Rep: Kiki Sakinah Red: Ani Nursalikah

REPUBLIKA.CO.ID, KATHMANDU -- Umat Muslim di seluruh dunia tengah bersuka cita menjalani ibadah puasa Ramadhan. Ramadhan biasanya identik dengan momen berkumpul dan mempererat silaturahim. 

Baca Juga


Namun, Ramadhan tahun ini harus dijalani di bawah bayang-bayang wabah virus corona. Nuansa Ramadhan seperti biasa pun tidak bisa dirasakan Muslim kali ini. Ramadhan yang tak biasa juga dirasakan oleh Muslim di Nepal.

"Kami tidak pernah menjalani Ramadhan seperti ini. Bagi kami, Ramadhan adalah bulan penuh urusan kebersamaan.

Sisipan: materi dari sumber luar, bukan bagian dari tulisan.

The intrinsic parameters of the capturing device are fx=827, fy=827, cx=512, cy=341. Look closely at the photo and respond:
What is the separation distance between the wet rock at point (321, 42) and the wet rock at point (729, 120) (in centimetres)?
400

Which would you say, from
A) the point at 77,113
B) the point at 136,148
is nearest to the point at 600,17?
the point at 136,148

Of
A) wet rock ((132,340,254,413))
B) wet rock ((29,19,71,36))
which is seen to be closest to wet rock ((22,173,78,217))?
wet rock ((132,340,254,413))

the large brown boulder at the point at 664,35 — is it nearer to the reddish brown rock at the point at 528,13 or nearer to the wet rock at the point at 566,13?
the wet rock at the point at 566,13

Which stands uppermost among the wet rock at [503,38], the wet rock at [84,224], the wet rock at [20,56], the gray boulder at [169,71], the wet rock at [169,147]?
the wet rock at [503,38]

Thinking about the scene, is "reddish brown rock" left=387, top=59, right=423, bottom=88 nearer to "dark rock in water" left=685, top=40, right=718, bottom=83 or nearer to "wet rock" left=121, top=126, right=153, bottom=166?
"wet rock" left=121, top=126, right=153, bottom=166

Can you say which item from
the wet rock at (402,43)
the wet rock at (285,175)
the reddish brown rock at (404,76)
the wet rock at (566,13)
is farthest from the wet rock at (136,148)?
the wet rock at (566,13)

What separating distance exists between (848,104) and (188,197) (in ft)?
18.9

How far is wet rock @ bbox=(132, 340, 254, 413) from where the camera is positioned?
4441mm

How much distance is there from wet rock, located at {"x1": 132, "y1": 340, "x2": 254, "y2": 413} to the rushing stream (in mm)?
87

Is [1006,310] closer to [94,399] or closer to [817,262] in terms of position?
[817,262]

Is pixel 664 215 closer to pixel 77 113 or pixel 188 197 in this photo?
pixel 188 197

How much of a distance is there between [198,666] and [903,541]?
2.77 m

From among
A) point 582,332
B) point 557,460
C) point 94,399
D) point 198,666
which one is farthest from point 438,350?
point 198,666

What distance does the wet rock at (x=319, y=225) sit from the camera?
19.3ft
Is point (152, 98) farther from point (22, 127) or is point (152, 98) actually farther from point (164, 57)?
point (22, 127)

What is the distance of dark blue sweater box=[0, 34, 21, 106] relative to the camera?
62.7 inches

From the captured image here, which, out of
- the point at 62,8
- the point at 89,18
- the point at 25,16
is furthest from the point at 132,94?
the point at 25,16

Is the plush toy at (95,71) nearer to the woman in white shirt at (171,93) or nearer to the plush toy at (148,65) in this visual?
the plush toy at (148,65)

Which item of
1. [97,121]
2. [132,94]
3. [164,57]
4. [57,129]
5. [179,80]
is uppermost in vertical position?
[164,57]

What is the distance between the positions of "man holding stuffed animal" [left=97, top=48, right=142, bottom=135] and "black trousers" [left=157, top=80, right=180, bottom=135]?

Tapi tahun ini, Ramadhan benar-benar berbeda," kata Asgar Ali, seorang pebisnis berusia 50 tahun dari Asan, Kathmandu, Nepal, dilansir di The Kathmandu Post, Rabu (29/4).

Setiap tahun pada bulan kesembilan dari kalender Islam, Muslim di seluruh dunia menjalani puasa Ramadhan. Ali mengungkapkan, sebagian besar dari mereka berpuasa atau shaum pada bulan Ramadhan, yang memang merupakan salah satu dari lima rukun Islam.

Walaupun ada pengecualian, misalnya wanita yang hamil, orang yang sakit, dan anak-anak yang belum mencapai usia baligh, mereka tidak didorong untuk berpuasa. Namun, kata Ali, mereka yang berpuasa harus menjalankannya dengan niat yang tulus dengan keyakinan pahala mereka akan dilipatgandakan jika mereka berpuasa di bulan suci ini.

Orang-orang dalam lingkaran menunggu bantuan yang didistribusikan oleh Newa Muslim Society di Kathmandu, Nepal, Rabu (15/4). Masyarakat Muslim Newa memasok bantuan untuk 50 keluarga berpenghasilan rendah yang rentan pascalockdown - (EPA-EFE / NARENDRA SHRESTHA)

Biasanya, waktu berbuka puasa di bulan Ramadhan dijadikan momen berkumpul bersama anggota keluarga lainnya atau pun teman. Bahkan, umat Muslim juga kerap berbuka puasa bersama di masjid-masjid.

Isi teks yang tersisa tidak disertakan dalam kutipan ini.